US President Joe Biden's attorney general nominee Merrick Garland will tell the Senate on Monday he plans to prioritize civil rights and combat domestic terror if confirmed as the top US justice official, according to remarks released on Saturday.
Then US president Barack Obama and then vice president Joe Biden stands with Judge Merrick B. Garland, while nominating him to the US Supreme Court, in the Rose Garden at the White House, March 16, 2016 in Washington DC, the US. Photo: VCG
The Justice Department's mission to enforce the 1957 Civil Rights Act "remains urgent because we do not yet have equal justice," said Garland, whose confirmation hearing is scheduled to begin Monday.
"Communities of color and other minorities still face discrimination in housing, education, employment, and the criminal justice system; and bear the brunt of the harm caused by pandemic, pollution, and climate change," he said.
Garland, 68, serves as a judge on the US Court of Appeals for the District of Columbia Circuit, one of 13 federal appeals courts. Former president Barack Obama, a Democrat, nominated him to the Supreme Court in 2016, but the Republican-controlled Senate at the time refused to hold hearings on the nomination.

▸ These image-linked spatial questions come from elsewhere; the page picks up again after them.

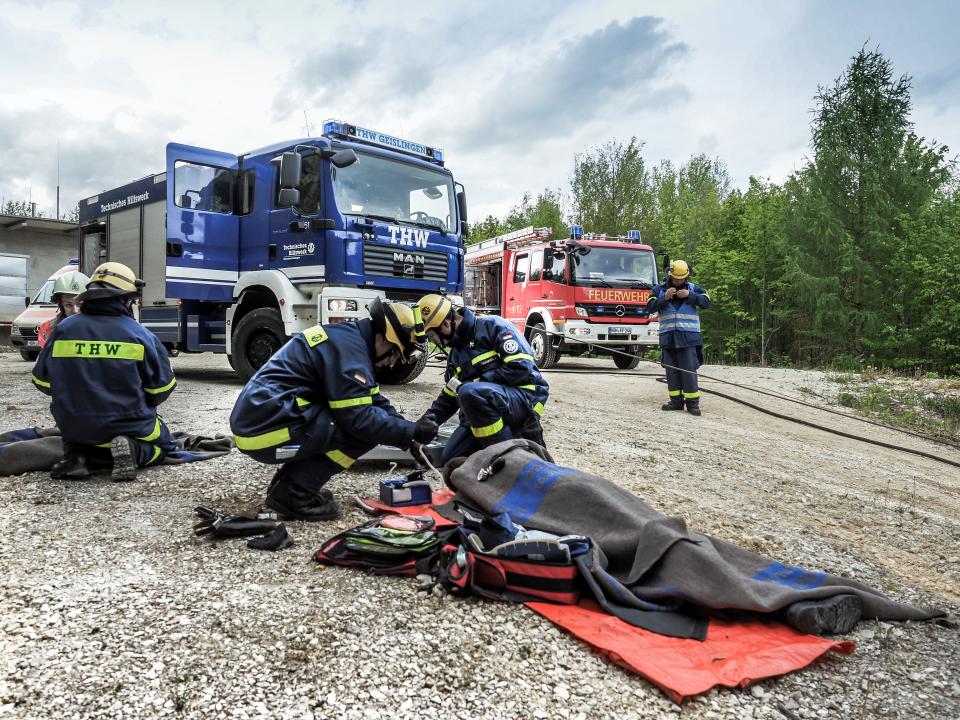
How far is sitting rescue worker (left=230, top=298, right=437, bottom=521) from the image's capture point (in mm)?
3211

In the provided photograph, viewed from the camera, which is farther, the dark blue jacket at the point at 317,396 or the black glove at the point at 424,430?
the black glove at the point at 424,430

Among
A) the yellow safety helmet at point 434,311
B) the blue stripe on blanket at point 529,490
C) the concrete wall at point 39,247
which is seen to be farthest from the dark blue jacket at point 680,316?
the concrete wall at point 39,247

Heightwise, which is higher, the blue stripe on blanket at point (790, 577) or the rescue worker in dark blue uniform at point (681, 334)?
the rescue worker in dark blue uniform at point (681, 334)

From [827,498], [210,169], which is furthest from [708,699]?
[210,169]

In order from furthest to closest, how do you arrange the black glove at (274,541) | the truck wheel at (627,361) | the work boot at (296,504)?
the truck wheel at (627,361) < the work boot at (296,504) < the black glove at (274,541)

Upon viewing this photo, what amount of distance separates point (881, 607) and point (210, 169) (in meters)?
7.85

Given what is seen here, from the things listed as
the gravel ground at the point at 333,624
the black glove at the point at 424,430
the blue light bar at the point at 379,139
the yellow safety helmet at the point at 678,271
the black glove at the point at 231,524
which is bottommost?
the gravel ground at the point at 333,624

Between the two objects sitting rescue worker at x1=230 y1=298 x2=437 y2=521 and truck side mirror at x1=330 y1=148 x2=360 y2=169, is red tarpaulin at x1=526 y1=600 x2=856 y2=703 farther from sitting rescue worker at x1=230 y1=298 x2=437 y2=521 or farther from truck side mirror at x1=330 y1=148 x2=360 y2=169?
truck side mirror at x1=330 y1=148 x2=360 y2=169

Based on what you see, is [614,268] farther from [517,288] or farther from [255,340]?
[255,340]

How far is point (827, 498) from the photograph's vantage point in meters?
4.35

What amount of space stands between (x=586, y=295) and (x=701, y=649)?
1005 cm

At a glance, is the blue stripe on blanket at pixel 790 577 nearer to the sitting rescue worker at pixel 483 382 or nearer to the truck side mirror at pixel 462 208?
the sitting rescue worker at pixel 483 382

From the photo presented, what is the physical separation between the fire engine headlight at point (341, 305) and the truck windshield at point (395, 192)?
0.97 meters

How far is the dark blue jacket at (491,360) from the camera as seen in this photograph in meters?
4.30
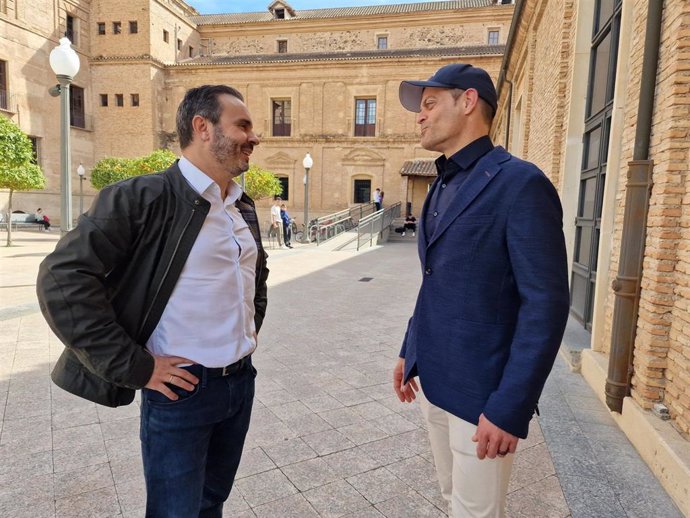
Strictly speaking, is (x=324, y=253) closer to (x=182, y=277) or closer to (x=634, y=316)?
(x=634, y=316)

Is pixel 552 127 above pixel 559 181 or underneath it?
above

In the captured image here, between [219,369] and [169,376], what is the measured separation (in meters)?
0.19

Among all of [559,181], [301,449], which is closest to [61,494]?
[301,449]

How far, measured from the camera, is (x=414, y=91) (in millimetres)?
1804

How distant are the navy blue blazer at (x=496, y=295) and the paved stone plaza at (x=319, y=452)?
3.95 ft

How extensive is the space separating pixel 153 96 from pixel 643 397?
3347 centimetres

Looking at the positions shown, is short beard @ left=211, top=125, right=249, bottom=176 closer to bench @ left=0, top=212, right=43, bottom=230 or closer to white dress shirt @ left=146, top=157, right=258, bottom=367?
white dress shirt @ left=146, top=157, right=258, bottom=367

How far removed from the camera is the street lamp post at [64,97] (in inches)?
246

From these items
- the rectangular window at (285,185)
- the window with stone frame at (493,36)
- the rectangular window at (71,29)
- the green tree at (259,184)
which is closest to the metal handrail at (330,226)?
the green tree at (259,184)

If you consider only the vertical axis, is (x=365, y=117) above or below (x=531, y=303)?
above

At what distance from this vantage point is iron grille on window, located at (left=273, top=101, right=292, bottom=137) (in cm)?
3092

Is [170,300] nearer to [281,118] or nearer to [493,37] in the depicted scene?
[281,118]

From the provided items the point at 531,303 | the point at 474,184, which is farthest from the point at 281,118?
the point at 531,303

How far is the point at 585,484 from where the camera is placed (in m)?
2.62
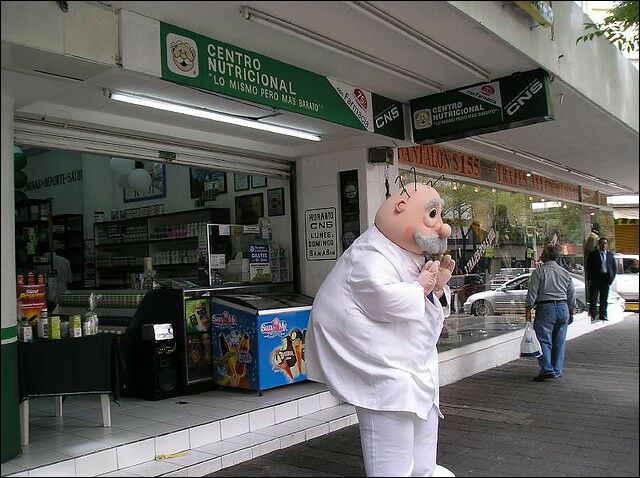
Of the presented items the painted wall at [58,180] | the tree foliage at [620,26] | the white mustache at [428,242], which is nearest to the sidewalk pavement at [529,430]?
the white mustache at [428,242]

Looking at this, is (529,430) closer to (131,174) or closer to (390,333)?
(390,333)

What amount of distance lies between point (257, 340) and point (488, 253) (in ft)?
14.8

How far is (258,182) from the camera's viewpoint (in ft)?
25.1

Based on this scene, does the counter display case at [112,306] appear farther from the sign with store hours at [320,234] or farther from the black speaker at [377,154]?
the black speaker at [377,154]

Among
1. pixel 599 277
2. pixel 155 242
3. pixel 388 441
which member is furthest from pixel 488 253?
pixel 388 441

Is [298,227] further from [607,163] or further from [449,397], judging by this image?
[607,163]

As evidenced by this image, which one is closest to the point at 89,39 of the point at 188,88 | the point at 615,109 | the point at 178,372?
the point at 188,88

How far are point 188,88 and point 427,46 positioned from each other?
1769 mm

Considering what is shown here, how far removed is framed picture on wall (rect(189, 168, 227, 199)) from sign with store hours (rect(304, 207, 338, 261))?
5.49ft

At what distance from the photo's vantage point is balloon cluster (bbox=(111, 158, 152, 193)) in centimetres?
830

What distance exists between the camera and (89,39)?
3742 millimetres

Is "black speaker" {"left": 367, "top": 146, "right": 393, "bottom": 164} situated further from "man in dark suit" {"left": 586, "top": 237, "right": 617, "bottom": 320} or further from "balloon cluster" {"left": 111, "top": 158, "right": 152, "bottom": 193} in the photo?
"man in dark suit" {"left": 586, "top": 237, "right": 617, "bottom": 320}

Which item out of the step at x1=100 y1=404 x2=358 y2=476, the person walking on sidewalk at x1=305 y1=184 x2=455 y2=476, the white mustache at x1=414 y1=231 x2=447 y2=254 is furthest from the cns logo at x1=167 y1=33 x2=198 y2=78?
the step at x1=100 y1=404 x2=358 y2=476

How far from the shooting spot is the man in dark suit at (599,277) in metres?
10.7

Garland's confirmation this time around is considered a near-certainty, as several key Republican senators have endorsed him.
If confirmed by the full Senate, Garland will inherit the beginnings of a probe into the deadly storming in January of the US Capitol by former president Donald Trump's supporters, as well as the challenge of preventing future domestic attacks.
In his remarks, Garland called the January 6 riot a "heinous attack" on the peaceful transfer of power, and said that "battling extremist attacks on our democratic institutions also remains central" to the Justice Department's mission 150 years after its founding.